Previously we discussed the setting of a discrete feature in which case we estimate group-wise ATEs and use the weighted average to obtain an overall ATE estimate. When there are many features (covariates), this approach is prone to the curse of dimensionality.6 Moreover, if features are continuous, we won’t be able to estimate ATE at each value of \(x \in \chi\) due to lack of enough sample size. Instead of estimating group-wise ATE and averaging them, we would want to use a more indirect approach. This is when propensity score comes in.
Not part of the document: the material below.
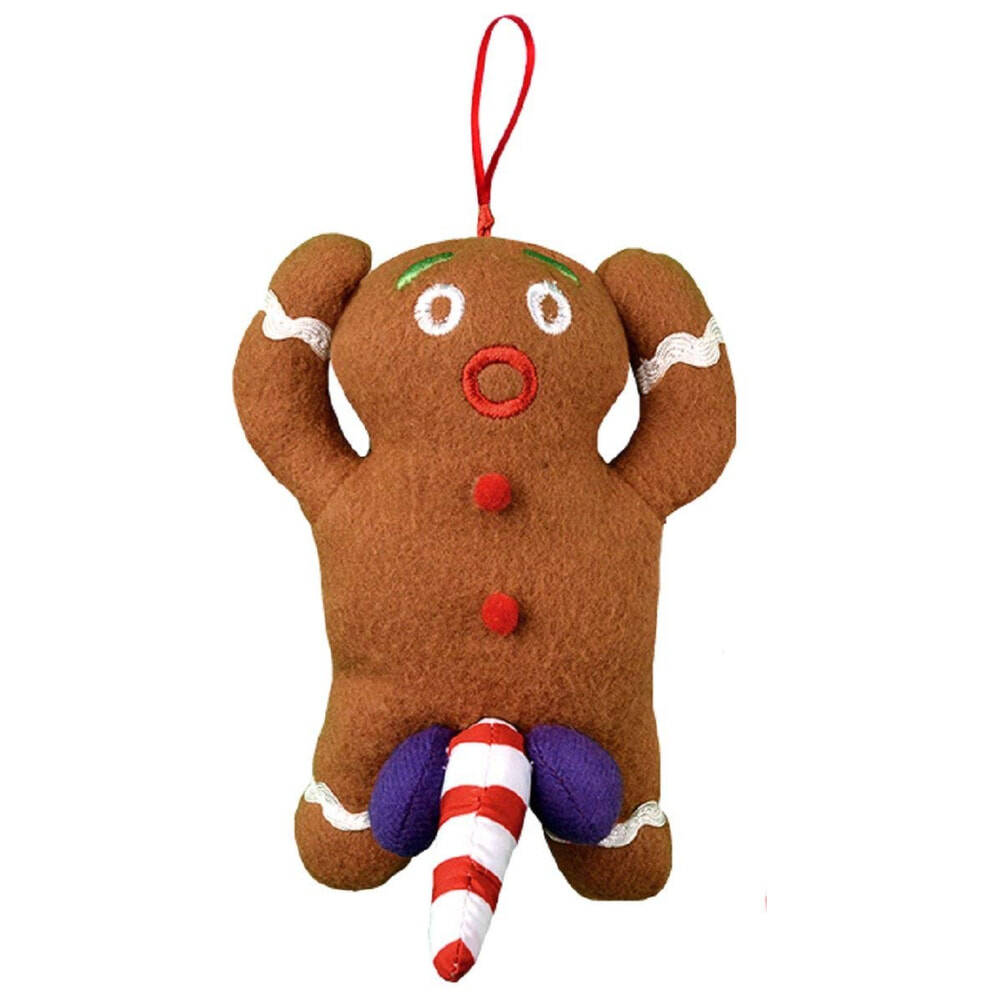 Naughty Dirty Talking Gingerbread Man - http://coolthings.us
The implicit assumption is that we have collected enough features (discrete, continuous, interaction terms, higher degree polynomials) to back unconfoundedness. This again means that the treatment assignment is as good as random after controlling for \(X_i\). More formally, this us back to equation (5.3). But in actuality we are not interested in splitting groups to estimate group-wise treatment effects in the case when covariates are continuous and there are many characteristics determining the treatment assignment.

Propensity score: \(e(x)\). The probability of being treated given a set of covariates \(X\)s.
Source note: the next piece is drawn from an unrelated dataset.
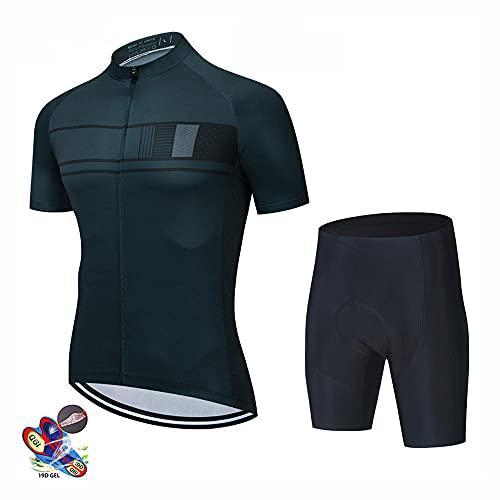 OUGEA Ropa de Ciclismo Verano Bermudas Tirantes Monos bicis de montaña Bicicletas Camisetas de ciclismo-06_M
\[\begin{equation} e(x) = P(W_i = 1 | X_i = x) \tag{5.7} \end{equation}\]

The key property of the propensity score is that it balances units in the treatment and control groups. If unconfoundedness assumption holds, we can write the following:

\[\begin{equation} W_i \perp \{Y_i(0), \; Y_i(1)\} | \; e(X_i) \tag{5.8} \end{equation}\]

What equation (5.8) says is that instead of controlling for \(X\) one can control for the probability of treatment \((e(X))\) to establish the desired property that the treatment is as good as random. The propensity scores are mainly used for balancing purposes.

One straight-forward implication of equation (5.8) is that if we partition observations into groups with similar propensity score then we can estimate group-wise treatment effects and aggregate them to form an estimate for ATE. This can be done using the propensity score stratification method. The argument here is that when units with similar propensity scores are compared, the covariates are approximately balanced, mimicking a randomized experiment.

  1. As the number of covariates increases the domain space shrinks quite rapidly making it infeasible to estimate ATE within the given domain due to thinning out data.↩︎